▶ _Text for analysis_:
..........
When I decided to go to the game on Saturday night I emailed Lauren with the Albany Devils ticket office about special ticket pricing, and she emailed me back literally 5 minutes later with special ticket pricing for my family since my daughter has Autism. This was great to hear because sometimes we only last the first period and are unsure how my daughter (and also my son) will behave, and don't want to spend full price on tickets when we might only stay for one period. Lauren provided us with tickets on the aisle so that my kids could get in and out of our seats if we needed to. The customer service Lauren provided was outstanding.

Normal ticket pricing ranges between $16.50 to $25.00 for adults, and $13.50 to $20.00 for kids/seniors depending on where you want to sit. The Devils also offer promotional nights for $10.  See their website for details.
..........
▶ _What the exercise asks_: Please turn the paragraph of the Albany Devils ticket text that begins "Normal ticket pricing ranges" into a short bulleted list that keeps its main facts.

▶ _Available data_:
..........
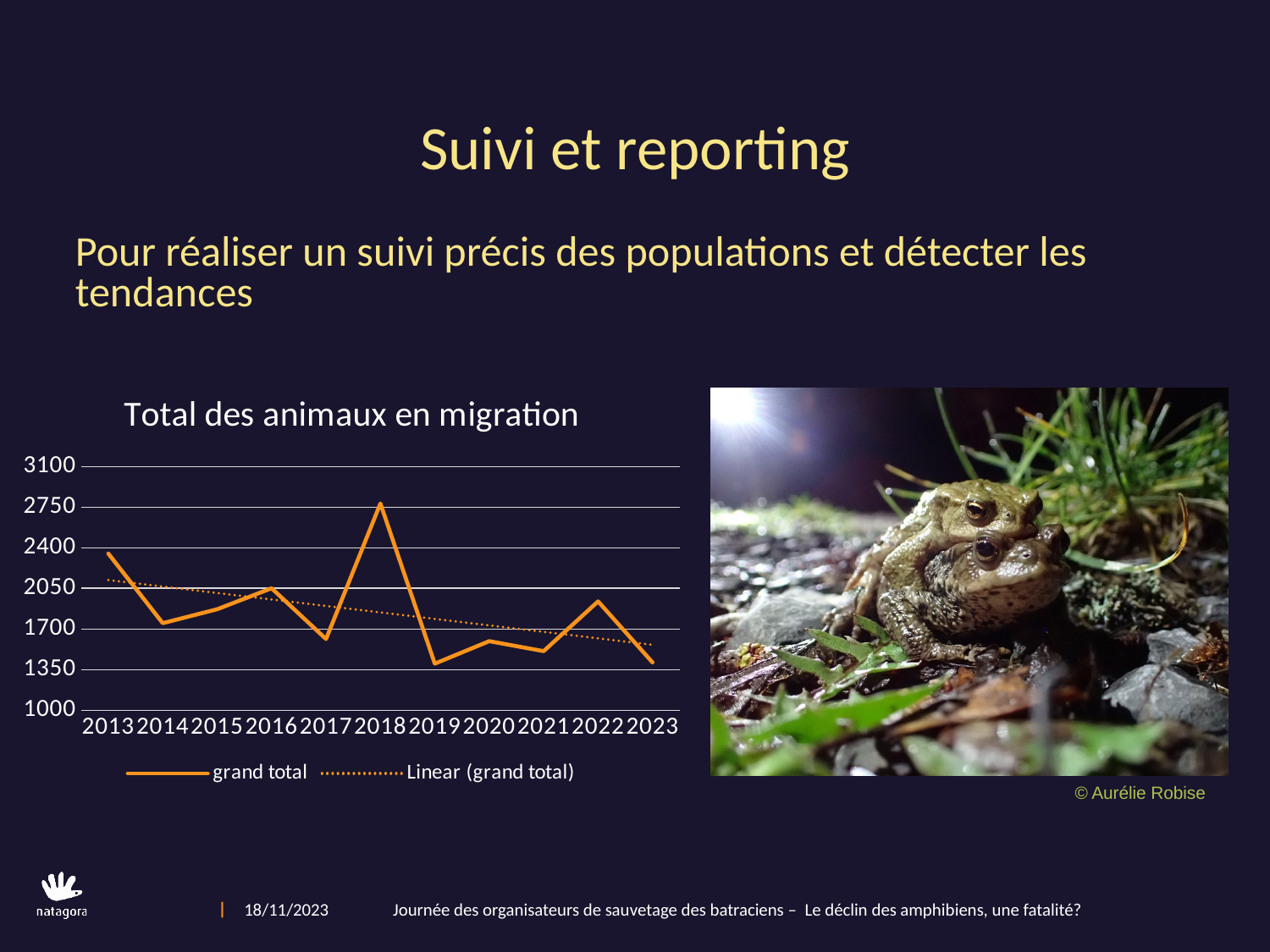
In which year is the grand total highest? 2018 Which year has the larger grand total, 2016 or 2017? 2016 Is the grand total for 2013 greater or less than 2050? greater What kind of chart is shown on the slide? line chart Which year has the larger grand total, 2013 or 2014? 2013 Is the grand total for 2019 greater or less than 1700? less What is the title of the chart on the slide? Total des animaux en migration Does the linear trendline for the grand total rise or fall from 2013 to 2023? fall Is the grand total for 2018 greater or less than 2400? greater How many years are plotted along the x axis of the chart? 11 How many series does the chart legend list? 2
..........
▶ _Written answer_:
- Adults: $16.50 to $25.00, depending on seat location
- Kids/seniors: $13.50 to $20.00, depending on seat location
- Promotional nights: $10
- Details are on the Devils' website